Dataset content below:
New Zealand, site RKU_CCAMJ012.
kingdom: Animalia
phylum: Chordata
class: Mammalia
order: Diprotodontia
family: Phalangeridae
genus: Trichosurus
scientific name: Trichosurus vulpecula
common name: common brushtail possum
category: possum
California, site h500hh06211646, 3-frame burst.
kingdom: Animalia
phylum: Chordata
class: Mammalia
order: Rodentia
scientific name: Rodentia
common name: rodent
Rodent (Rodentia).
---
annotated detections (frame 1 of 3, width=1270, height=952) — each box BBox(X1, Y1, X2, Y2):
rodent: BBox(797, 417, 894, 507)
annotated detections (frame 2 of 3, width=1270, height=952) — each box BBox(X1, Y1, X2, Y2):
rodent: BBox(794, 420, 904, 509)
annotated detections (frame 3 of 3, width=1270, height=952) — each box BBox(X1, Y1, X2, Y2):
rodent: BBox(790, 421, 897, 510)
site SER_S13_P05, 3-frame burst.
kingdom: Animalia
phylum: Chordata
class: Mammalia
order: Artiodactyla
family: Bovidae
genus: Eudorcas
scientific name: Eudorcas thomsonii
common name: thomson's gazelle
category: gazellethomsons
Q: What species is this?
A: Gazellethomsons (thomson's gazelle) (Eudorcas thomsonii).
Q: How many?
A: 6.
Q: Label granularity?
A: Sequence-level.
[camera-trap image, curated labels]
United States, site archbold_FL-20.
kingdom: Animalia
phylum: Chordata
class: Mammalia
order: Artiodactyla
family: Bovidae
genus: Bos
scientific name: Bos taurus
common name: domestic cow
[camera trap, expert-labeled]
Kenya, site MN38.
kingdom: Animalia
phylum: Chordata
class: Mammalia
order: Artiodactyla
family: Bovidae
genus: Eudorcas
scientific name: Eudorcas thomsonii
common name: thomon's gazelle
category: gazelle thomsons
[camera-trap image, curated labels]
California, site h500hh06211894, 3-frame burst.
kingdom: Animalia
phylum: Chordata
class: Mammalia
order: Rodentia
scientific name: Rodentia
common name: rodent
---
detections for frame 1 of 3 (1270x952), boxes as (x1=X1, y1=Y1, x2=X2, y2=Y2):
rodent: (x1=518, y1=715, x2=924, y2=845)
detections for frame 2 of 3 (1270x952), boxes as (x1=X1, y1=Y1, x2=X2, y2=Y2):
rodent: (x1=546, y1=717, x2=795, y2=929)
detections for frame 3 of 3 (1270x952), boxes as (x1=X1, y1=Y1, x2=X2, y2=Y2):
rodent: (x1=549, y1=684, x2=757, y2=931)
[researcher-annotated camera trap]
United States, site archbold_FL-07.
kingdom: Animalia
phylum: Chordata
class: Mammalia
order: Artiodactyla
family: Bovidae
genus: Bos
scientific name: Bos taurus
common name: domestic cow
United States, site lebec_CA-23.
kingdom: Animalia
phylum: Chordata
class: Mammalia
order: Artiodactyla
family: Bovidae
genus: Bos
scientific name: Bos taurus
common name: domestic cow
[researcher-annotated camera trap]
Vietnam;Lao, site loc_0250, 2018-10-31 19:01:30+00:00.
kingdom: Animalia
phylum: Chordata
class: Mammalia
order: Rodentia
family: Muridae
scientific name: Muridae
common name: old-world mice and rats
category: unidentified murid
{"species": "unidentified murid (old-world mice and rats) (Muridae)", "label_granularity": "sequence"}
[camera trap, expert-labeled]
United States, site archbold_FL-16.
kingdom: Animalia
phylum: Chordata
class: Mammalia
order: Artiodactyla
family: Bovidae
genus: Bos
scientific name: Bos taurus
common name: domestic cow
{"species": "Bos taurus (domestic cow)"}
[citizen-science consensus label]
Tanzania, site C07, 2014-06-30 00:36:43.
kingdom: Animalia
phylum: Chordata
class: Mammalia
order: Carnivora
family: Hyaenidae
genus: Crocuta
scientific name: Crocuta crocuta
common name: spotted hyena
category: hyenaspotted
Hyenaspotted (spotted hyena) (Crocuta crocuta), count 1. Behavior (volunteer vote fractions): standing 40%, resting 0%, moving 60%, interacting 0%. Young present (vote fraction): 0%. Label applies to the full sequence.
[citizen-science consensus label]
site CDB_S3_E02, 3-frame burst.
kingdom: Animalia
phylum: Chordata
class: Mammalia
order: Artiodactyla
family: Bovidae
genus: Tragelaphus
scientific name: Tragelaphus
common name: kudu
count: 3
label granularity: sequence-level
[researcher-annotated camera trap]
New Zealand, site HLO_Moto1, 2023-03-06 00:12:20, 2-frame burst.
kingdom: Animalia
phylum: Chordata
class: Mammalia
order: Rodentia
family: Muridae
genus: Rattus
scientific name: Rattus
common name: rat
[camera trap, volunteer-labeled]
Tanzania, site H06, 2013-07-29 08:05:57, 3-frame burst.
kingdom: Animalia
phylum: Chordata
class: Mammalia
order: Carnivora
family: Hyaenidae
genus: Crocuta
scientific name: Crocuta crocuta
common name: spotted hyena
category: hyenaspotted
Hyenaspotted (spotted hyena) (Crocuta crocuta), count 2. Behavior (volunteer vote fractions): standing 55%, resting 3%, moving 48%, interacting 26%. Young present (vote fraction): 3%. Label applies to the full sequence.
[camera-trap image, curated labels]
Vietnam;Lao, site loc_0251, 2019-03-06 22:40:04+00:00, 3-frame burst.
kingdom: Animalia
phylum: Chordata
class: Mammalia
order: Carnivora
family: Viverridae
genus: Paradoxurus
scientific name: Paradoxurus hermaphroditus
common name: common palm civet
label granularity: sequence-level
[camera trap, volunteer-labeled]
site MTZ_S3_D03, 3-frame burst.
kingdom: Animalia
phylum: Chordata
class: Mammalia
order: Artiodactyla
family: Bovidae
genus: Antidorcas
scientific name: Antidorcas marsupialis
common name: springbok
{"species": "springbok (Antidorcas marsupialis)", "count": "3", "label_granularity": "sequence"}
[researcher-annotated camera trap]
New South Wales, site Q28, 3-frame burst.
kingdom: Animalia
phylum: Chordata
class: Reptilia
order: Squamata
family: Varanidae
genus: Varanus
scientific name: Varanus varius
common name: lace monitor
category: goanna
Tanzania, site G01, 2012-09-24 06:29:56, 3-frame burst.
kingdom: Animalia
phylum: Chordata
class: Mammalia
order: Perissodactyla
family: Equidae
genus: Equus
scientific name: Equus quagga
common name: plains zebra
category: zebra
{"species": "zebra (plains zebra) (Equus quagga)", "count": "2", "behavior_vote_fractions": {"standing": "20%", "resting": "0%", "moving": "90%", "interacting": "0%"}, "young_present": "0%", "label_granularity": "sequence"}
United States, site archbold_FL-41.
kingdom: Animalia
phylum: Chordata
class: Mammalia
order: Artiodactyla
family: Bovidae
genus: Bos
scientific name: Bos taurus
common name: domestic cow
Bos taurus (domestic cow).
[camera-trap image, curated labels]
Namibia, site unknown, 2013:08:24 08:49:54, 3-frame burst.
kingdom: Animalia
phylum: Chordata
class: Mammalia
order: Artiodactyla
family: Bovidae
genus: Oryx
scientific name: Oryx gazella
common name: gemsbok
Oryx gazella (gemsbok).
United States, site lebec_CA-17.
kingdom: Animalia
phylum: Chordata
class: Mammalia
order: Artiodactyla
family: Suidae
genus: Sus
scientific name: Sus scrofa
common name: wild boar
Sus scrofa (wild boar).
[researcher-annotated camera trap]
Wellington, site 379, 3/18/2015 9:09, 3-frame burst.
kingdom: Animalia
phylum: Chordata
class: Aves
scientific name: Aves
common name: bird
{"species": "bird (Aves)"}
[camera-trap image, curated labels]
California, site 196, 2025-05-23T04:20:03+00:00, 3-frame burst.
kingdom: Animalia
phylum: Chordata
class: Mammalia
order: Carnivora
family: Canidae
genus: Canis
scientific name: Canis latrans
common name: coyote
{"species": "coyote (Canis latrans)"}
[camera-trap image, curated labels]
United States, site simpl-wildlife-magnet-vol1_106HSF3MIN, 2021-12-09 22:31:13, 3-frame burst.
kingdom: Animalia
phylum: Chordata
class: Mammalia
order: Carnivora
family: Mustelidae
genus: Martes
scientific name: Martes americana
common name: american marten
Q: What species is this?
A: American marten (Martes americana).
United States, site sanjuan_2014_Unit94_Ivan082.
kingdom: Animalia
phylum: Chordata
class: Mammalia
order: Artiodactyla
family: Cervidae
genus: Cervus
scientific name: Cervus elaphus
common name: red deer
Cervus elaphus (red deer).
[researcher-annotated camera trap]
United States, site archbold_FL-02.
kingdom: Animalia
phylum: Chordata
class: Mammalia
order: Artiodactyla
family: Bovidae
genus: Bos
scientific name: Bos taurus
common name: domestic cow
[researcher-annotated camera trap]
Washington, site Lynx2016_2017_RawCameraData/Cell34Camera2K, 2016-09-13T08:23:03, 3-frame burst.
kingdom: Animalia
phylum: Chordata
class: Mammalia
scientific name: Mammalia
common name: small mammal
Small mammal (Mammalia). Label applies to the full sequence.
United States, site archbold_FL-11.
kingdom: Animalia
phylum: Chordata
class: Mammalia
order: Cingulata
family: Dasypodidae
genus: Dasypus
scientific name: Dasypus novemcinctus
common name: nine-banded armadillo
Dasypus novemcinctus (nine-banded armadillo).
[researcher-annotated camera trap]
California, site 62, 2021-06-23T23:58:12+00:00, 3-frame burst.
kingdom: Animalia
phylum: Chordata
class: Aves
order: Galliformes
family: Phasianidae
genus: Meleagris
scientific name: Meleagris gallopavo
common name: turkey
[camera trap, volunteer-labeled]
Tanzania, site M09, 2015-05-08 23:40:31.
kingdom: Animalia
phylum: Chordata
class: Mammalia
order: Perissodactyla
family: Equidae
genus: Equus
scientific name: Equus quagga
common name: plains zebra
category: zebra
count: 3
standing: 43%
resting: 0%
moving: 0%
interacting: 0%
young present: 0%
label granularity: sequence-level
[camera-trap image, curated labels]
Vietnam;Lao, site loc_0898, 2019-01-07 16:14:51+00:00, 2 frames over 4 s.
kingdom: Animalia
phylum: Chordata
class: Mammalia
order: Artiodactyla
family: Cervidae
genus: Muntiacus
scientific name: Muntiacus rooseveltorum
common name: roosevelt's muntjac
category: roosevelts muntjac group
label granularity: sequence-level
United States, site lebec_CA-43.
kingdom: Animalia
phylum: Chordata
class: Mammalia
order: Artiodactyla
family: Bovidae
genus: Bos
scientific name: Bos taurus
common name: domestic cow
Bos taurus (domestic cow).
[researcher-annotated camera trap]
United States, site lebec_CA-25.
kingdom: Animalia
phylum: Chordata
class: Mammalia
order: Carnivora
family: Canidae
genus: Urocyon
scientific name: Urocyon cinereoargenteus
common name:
End of Dataset content.
## [Work required]
Copy every line from the records above that contains the string "marsupialis".

## [Solution below]
scientific name: Antidorcas marsupialis
{"species": "springbok (Antidorcas marsupialis)", "count": "3", "label_granularity": "sequence"}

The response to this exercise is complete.